Records:
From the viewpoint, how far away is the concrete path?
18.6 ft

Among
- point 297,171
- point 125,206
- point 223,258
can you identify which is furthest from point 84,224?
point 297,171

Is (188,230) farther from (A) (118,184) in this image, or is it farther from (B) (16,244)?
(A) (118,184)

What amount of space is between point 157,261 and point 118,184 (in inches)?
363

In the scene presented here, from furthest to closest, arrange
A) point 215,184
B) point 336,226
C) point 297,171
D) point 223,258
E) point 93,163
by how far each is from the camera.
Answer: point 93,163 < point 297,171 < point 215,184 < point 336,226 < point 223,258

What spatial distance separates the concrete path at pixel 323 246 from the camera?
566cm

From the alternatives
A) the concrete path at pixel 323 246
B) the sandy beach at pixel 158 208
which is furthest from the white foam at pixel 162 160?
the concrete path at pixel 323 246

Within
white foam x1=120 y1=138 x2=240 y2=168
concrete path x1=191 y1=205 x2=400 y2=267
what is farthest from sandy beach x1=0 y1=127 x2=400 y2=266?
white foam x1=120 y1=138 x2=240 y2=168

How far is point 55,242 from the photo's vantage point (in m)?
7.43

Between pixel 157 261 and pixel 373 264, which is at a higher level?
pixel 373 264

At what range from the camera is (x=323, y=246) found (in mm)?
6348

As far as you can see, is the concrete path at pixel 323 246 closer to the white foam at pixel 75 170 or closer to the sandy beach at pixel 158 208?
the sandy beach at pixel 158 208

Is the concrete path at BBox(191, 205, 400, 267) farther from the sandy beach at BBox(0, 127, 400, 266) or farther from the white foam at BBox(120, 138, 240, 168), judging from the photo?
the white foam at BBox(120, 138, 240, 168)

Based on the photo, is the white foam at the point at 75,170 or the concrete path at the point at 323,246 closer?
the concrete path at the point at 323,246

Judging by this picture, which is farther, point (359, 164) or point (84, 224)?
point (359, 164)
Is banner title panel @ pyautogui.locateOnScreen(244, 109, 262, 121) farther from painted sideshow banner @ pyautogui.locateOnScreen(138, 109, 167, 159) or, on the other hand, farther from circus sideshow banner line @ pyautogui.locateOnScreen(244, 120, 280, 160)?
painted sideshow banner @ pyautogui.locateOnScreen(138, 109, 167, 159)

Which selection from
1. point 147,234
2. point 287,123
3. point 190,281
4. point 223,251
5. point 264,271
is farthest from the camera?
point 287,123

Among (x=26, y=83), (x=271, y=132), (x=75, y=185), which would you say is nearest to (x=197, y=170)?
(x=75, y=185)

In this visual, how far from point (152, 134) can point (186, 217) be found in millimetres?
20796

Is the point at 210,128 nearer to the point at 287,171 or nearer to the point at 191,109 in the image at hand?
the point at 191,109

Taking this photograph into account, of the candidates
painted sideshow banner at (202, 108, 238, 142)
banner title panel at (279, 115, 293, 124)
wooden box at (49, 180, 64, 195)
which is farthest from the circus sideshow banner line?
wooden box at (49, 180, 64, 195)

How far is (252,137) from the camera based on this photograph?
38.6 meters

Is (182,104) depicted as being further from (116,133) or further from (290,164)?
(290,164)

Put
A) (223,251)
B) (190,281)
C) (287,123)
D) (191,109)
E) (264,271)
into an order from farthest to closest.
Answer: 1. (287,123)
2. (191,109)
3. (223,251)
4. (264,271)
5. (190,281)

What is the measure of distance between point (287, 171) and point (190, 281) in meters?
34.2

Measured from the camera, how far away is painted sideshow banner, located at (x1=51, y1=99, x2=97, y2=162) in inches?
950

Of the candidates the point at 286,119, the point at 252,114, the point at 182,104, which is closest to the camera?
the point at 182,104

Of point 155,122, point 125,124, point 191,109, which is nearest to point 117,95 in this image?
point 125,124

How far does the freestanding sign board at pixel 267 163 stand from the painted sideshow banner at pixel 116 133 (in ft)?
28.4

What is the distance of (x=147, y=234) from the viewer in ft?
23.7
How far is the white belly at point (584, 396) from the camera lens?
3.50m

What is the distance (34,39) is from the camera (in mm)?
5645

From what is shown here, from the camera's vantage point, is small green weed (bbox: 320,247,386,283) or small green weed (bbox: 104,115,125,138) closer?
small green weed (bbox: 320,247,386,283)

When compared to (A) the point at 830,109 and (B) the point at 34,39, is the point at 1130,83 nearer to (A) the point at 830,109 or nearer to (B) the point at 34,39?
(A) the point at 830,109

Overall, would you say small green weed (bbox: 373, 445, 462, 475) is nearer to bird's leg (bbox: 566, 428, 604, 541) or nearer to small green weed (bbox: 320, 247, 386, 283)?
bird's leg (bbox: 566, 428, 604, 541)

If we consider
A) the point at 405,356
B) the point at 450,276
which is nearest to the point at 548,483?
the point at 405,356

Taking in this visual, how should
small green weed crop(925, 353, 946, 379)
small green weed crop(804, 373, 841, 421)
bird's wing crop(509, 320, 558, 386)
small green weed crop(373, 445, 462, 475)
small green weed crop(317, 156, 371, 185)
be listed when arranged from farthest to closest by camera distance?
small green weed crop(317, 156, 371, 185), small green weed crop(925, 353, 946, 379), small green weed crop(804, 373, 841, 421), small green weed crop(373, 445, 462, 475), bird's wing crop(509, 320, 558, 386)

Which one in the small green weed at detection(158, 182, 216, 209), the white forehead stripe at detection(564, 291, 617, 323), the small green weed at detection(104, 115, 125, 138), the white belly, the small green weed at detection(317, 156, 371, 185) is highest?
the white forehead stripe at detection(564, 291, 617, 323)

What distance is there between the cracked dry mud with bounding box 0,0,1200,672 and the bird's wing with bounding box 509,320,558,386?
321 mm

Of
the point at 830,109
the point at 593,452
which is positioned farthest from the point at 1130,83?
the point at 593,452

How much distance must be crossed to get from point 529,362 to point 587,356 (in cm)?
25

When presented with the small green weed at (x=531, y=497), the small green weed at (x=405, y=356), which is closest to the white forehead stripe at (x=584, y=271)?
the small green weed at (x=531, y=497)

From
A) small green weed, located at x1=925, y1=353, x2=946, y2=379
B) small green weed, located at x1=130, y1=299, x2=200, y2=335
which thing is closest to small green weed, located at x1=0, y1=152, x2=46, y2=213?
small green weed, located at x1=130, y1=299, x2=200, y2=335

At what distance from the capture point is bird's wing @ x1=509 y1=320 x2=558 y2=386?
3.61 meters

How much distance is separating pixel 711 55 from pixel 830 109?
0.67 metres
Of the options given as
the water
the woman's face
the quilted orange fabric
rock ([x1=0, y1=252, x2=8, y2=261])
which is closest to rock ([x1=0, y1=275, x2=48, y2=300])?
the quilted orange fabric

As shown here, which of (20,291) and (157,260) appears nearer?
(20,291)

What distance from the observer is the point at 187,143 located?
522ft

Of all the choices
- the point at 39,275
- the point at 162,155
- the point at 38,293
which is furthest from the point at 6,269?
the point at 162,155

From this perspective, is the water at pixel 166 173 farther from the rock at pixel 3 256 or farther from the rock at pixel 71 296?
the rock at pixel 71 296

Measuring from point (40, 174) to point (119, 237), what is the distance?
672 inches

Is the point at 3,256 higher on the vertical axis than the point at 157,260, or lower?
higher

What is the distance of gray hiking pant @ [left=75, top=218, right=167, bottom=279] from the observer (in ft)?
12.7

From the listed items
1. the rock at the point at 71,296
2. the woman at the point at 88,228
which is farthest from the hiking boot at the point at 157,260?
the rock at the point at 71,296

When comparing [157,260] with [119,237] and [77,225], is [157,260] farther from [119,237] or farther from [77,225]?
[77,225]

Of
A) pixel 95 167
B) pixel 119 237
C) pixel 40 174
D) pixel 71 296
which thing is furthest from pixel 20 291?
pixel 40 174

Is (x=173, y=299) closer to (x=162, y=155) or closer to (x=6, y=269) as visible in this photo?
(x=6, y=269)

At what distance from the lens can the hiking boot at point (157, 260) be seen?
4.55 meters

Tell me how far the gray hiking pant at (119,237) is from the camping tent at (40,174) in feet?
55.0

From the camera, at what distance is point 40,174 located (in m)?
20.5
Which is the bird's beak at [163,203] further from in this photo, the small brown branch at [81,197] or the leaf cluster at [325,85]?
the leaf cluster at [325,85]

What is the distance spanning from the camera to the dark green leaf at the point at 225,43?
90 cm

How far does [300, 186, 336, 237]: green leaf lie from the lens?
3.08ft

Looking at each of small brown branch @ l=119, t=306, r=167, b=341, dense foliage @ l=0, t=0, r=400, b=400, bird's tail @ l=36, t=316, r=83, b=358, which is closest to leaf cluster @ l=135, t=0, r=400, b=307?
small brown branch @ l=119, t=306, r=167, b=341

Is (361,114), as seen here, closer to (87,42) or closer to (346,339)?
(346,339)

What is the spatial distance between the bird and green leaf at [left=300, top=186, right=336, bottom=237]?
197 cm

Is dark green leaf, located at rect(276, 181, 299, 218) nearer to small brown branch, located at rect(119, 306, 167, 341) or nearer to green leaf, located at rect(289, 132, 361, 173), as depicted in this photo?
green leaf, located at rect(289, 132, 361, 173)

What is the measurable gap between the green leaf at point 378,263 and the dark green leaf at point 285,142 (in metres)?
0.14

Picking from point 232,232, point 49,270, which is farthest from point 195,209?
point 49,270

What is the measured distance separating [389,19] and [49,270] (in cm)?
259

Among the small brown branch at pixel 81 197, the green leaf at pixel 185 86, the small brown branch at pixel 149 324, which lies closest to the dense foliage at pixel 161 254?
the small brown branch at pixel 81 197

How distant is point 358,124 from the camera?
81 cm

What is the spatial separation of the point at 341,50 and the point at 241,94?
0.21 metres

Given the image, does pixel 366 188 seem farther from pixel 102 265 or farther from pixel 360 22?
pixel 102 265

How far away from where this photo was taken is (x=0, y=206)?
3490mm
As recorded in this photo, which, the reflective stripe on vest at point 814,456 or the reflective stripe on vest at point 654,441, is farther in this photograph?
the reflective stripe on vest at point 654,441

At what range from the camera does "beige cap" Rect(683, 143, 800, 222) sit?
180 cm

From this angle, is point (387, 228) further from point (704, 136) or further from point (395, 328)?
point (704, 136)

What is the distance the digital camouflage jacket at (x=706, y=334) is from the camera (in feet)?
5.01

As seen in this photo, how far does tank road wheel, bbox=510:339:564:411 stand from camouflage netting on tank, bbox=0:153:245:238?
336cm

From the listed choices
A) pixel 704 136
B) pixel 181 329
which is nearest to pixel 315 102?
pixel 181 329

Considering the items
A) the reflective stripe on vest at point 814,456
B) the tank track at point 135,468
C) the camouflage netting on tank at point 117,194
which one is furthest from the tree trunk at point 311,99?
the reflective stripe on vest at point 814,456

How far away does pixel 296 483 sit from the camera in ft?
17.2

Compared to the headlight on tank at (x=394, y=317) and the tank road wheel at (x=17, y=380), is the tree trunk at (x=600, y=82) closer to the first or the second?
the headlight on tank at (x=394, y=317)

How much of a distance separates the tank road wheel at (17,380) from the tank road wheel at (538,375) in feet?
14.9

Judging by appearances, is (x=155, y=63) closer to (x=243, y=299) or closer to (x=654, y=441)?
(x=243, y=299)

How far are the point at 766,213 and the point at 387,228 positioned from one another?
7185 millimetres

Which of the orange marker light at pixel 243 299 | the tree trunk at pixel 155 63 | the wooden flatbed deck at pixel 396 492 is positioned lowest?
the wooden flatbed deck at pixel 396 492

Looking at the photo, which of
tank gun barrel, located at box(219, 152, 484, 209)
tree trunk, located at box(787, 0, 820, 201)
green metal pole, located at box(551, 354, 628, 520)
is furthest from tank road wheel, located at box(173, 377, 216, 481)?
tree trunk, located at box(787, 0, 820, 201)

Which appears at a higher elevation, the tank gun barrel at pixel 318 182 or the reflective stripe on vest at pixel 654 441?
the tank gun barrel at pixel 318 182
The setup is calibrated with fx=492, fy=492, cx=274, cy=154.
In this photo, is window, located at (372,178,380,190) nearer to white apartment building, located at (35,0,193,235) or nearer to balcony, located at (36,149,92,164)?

PROBLEM STATEMENT: Repeat, without change, each line of the data above from the one that contains "At what range from the camera does" through the final line, counting both.

OUTPUT OF THE EXERCISE:
At what range from the camera does "beige cap" Rect(683, 143, 800, 222) sit?
180 cm

From this angle, is point (387, 228) further from point (704, 136) or further from point (395, 328)?
point (704, 136)

What is the distance the digital camouflage jacket at (x=706, y=334) is from the camera (in feet)?
5.01

As seen in this photo, how far does tank road wheel, bbox=510:339:564:411 stand from camouflage netting on tank, bbox=0:153:245:238?
336cm

From the listed choices
A) pixel 704 136
B) pixel 181 329
which is nearest to pixel 315 102?
pixel 181 329

Considering the items
A) the reflective stripe on vest at point 814,456
B) the tank track at point 135,468
C) the camouflage netting on tank at point 117,194
which one is furthest from the tree trunk at point 311,99?
the reflective stripe on vest at point 814,456

How far away does pixel 296 483 sit from the camera in ft?
17.2

Compared to the headlight on tank at (x=394, y=317) and the tank road wheel at (x=17, y=380), is the tree trunk at (x=600, y=82) closer to the first or the second?
the headlight on tank at (x=394, y=317)

How much of a distance separates the tank road wheel at (17,380) from the tank road wheel at (538,375) in feet?
14.9

Judging by appearances, is (x=155, y=63) closer to (x=243, y=299) or closer to (x=654, y=441)?
(x=243, y=299)

How far are the point at 766,213 and the point at 387,228 positioned from one another?
7185 millimetres

Which of the orange marker light at pixel 243 299 | the tree trunk at pixel 155 63 | the wooden flatbed deck at pixel 396 492 is positioned lowest?
the wooden flatbed deck at pixel 396 492

Looking at the photo, which of
tank gun barrel, located at box(219, 152, 484, 209)
tree trunk, located at box(787, 0, 820, 201)
green metal pole, located at box(551, 354, 628, 520)
is furthest from tank road wheel, located at box(173, 377, 216, 481)?
tree trunk, located at box(787, 0, 820, 201)

Which appears at a higher elevation, the tank gun barrel at pixel 318 182 or the reflective stripe on vest at pixel 654 441?
the tank gun barrel at pixel 318 182
The setup is calibrated with fx=492, fy=492, cx=274, cy=154.
In this photo, is window, located at (372,178,380,190) nearer to white apartment building, located at (35,0,193,235) or nearer to balcony, located at (36,149,92,164)?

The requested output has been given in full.